A developer has created RON-TAC, a novel AI system that trains cooperative tactical agents directly from human gameplay within the commercial SWAT simulator Ready or Not. The core is a DAgger-style imitation learning pipeline. A lightweight C++ mod (3.8k lines of code) hooks into the game at runtime, capturing 384x384 RGB frames and logging every player command and game state snapshot to a JSONL file. This creates a dataset of human demonstrations for the AI to learn from.
A Python live-inference loop powered by PyTorch and CUDA processes the latest game data. It uses a vision transformer (T3-Vis) for visual understanding and a 39.9 million-parameter set-transformer (T3-Tac) that consumes both visual embeddings and structured scene data. The model outputs one of 18 discrete tactical commands—like BREACH, STACK_UP, or ARREST_TARGET—along with team assignments. If confidence is high, the mod dispatches the command back into the game instantly, creating a seamless human-in-the-loop system where the player can override AI decisions at any time.

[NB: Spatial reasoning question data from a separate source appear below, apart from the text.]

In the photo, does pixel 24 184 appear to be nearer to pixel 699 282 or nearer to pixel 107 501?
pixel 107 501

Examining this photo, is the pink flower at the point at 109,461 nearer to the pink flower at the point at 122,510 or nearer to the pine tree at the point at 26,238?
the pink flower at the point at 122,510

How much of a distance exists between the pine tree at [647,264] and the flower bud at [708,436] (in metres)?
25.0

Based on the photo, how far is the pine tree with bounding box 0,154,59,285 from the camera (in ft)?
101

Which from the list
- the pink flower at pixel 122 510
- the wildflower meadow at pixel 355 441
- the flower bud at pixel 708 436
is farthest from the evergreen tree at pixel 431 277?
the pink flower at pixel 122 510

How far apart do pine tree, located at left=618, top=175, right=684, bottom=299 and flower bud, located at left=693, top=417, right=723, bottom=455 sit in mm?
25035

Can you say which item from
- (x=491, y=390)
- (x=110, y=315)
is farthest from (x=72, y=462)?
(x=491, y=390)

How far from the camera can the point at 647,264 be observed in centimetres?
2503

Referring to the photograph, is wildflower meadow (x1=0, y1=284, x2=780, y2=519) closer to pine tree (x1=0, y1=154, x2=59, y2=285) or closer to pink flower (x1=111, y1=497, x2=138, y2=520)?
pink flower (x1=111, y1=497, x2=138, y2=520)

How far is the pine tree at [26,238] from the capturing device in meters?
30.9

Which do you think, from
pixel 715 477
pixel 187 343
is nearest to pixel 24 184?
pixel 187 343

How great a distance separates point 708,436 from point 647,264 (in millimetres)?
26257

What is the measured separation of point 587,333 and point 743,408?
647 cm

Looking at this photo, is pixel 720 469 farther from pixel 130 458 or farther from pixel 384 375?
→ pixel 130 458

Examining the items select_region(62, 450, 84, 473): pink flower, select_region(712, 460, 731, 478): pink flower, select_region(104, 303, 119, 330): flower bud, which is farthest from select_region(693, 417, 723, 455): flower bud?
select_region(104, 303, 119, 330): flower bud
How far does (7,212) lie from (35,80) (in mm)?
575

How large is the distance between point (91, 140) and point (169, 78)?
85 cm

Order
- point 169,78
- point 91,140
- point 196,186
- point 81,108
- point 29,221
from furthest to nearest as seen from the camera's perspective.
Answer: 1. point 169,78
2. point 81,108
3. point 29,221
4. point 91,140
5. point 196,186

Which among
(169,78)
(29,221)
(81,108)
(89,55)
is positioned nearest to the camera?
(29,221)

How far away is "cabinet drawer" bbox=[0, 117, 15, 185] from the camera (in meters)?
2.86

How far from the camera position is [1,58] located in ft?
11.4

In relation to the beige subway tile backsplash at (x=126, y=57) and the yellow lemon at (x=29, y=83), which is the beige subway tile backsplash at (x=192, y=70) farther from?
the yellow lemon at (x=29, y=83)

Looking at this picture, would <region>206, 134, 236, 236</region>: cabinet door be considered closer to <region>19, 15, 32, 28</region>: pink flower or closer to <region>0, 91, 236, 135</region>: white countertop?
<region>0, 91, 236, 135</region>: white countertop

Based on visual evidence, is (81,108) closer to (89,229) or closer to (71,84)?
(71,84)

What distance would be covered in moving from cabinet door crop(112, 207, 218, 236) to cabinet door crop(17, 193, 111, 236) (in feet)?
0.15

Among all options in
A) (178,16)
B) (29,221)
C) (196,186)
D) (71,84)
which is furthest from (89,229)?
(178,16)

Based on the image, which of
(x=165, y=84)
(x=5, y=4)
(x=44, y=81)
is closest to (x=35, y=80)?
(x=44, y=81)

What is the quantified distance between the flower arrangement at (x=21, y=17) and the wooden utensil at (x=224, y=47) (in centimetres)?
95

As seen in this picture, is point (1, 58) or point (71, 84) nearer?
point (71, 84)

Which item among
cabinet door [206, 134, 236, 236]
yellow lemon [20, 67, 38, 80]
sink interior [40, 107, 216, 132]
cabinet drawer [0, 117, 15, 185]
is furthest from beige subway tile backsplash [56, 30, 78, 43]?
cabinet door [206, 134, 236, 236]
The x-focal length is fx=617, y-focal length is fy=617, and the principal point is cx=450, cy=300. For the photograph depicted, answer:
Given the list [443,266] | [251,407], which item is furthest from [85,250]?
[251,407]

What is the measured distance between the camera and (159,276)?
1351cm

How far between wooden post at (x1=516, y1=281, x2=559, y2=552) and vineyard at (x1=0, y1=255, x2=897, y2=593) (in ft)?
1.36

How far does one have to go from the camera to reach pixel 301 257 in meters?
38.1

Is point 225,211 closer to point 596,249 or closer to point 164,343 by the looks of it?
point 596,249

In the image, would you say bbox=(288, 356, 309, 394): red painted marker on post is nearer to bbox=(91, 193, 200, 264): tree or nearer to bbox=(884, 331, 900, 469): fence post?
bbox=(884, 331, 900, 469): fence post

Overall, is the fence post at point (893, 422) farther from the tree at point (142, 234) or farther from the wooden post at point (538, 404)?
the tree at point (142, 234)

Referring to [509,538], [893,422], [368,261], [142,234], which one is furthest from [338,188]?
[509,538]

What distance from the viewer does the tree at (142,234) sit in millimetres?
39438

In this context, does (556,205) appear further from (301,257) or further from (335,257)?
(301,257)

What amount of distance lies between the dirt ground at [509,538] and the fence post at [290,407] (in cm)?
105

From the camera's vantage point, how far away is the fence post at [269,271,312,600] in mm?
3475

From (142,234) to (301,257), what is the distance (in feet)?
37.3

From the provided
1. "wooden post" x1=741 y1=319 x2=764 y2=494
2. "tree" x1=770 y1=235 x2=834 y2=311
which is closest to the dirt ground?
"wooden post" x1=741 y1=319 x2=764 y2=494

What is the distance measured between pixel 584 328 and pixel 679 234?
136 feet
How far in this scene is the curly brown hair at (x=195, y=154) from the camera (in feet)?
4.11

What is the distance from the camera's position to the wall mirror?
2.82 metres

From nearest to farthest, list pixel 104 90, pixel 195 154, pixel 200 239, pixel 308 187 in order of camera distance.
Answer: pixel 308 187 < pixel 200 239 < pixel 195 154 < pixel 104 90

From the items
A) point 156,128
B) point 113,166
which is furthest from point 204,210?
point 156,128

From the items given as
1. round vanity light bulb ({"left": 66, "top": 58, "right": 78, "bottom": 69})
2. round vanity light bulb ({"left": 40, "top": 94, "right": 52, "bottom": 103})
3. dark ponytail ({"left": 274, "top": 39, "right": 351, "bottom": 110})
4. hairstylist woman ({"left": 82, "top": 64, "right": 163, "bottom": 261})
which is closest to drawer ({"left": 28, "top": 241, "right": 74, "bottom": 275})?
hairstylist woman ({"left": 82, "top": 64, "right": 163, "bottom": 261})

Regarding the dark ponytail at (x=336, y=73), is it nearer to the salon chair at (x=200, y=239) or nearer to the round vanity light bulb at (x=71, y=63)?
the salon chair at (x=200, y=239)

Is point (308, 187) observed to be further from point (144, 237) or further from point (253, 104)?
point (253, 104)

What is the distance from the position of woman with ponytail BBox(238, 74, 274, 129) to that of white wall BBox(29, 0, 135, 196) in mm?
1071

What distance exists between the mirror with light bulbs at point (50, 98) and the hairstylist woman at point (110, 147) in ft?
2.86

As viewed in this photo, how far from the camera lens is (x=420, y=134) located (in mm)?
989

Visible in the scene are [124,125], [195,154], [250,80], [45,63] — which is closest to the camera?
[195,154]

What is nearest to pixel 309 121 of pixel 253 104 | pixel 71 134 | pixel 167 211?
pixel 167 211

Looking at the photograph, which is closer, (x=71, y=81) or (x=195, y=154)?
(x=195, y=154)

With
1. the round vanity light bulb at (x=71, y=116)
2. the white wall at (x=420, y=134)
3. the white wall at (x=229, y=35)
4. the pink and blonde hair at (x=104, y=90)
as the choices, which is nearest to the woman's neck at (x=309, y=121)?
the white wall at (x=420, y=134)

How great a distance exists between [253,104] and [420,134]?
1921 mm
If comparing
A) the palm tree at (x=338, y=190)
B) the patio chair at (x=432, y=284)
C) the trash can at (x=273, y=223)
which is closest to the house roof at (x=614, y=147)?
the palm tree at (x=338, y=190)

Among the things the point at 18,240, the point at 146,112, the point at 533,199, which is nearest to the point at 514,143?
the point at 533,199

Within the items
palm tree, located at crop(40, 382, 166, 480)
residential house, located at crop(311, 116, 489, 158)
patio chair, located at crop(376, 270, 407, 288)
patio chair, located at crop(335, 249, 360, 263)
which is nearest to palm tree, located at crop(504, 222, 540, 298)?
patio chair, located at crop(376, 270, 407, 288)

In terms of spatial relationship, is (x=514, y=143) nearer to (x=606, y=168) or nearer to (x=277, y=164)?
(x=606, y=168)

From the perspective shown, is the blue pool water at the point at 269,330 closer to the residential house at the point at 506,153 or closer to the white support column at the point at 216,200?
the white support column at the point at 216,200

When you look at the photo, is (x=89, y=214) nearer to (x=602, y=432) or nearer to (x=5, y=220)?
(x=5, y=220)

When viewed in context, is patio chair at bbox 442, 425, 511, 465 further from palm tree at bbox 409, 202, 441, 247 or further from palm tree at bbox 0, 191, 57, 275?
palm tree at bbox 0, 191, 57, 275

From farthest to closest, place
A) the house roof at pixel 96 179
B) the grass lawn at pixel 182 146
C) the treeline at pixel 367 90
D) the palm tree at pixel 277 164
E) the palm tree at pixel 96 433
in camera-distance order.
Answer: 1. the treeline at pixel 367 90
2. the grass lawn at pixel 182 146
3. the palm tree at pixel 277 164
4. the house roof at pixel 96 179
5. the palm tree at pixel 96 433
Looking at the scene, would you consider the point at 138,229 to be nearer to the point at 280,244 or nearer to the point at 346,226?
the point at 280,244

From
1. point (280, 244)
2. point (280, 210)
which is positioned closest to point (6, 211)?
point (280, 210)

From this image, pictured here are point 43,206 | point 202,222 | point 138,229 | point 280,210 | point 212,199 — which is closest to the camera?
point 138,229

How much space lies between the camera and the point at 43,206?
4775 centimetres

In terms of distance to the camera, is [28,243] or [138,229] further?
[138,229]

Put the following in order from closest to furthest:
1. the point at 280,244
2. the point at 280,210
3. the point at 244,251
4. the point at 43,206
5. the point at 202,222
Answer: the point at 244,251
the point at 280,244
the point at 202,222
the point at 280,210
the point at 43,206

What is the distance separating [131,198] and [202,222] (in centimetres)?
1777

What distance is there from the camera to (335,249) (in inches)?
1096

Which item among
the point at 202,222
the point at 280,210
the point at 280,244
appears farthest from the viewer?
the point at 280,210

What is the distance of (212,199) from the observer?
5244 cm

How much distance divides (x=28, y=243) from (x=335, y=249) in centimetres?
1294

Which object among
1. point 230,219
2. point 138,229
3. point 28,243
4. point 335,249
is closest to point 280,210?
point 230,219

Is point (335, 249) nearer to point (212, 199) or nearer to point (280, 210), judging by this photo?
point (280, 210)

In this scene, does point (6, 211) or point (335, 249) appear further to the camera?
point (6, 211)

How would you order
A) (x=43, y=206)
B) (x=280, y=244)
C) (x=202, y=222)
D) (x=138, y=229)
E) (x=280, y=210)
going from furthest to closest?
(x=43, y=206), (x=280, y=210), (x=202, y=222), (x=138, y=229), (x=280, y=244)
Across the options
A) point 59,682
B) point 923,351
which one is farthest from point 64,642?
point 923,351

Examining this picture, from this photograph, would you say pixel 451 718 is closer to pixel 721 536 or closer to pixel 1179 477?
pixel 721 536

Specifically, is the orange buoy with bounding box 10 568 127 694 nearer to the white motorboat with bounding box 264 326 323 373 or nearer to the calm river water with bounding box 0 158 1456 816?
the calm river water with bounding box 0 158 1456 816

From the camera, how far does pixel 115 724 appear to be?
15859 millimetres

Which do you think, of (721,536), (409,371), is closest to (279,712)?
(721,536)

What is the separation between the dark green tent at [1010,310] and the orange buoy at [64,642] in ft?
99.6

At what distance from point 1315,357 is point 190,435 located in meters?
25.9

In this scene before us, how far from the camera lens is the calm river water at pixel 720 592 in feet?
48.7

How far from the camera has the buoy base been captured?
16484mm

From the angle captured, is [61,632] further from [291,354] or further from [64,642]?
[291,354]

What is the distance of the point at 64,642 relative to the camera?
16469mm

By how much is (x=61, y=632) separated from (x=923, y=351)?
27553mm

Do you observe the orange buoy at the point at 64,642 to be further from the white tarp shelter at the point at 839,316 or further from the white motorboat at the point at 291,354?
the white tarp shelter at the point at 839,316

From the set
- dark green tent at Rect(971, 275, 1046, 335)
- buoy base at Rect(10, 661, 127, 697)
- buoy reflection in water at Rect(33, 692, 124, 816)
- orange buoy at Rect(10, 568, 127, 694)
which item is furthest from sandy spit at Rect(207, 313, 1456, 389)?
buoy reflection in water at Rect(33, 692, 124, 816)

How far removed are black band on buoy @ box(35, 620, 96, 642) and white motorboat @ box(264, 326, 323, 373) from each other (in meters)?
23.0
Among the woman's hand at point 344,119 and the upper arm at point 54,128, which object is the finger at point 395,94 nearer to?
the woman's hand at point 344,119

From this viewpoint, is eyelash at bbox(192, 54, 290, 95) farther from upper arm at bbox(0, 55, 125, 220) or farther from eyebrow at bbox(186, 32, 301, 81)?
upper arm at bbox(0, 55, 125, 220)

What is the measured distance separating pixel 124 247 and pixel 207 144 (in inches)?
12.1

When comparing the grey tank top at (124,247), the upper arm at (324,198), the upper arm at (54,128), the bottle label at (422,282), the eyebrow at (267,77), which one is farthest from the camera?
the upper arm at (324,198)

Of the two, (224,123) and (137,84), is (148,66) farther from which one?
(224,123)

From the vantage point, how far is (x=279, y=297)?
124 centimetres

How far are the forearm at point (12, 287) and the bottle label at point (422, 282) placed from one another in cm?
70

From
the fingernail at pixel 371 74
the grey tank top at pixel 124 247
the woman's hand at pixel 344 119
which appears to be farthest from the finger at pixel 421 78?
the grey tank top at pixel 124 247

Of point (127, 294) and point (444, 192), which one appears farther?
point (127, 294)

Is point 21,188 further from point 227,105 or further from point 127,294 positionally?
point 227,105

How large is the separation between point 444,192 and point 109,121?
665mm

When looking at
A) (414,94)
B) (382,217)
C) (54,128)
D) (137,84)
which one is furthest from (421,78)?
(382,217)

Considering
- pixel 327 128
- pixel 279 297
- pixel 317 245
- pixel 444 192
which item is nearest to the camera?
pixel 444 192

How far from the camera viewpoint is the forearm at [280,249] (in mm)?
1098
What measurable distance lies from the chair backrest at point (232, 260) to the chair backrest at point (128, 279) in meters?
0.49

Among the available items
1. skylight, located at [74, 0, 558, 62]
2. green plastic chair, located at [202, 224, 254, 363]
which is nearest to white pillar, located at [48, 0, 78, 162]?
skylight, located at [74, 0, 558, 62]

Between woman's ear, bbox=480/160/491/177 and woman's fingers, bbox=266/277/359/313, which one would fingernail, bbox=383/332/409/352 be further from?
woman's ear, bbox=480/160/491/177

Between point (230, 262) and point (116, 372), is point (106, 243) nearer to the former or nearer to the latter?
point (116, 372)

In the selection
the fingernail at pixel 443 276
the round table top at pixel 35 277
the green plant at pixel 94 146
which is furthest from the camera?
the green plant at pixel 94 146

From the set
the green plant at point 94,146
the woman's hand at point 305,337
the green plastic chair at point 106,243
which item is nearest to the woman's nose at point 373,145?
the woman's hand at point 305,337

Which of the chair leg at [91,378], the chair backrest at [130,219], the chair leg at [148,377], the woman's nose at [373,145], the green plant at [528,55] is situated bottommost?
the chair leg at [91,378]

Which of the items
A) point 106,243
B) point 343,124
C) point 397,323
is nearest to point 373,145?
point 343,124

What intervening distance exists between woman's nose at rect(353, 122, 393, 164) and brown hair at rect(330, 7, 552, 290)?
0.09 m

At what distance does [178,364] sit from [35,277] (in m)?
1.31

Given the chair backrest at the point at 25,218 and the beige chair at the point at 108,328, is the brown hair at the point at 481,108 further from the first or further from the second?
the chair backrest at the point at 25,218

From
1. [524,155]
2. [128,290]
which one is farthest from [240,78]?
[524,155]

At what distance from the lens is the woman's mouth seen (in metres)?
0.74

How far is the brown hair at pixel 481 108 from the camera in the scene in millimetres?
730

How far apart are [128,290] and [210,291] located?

The system is trained on a growing dataset of over 1,173 player-issued commands, achieving a macro validation accuracy of 60.6%. Performance varies by command, with perfect accuracy on HOLD and 64% on BREACH. In live operation on an RTX 5090 laptop, it runs at 2 Hz with under 500 milliseconds of end-to-end latency, showing no noticeable impact on game performance. The attached demonstration video shows the AI squad autonomously executing complex compound-clearing maneuvers, issuing verbal commands, and adapting to dynamic hostage situations, with 23 autonomous commands issued in 90 seconds.
- Uses a DAgger-style imitation learning pipeline with a 40M-parameter T3-Tac transformer model to learn from human gameplay.
- Achieves 60.6% macro validation accuracy on 18 tactical commands, with perfect performance on the HOLD command.
- Runs live inference at 2Hz with <500ms latency on an RTX 5090, allowing real-time human oversight and correction.
Why It Matters
Demonstrates a practical, low-latency pipeline for training complex multi-agent AI directly in commercial game engines, advancing simulation-to-real research.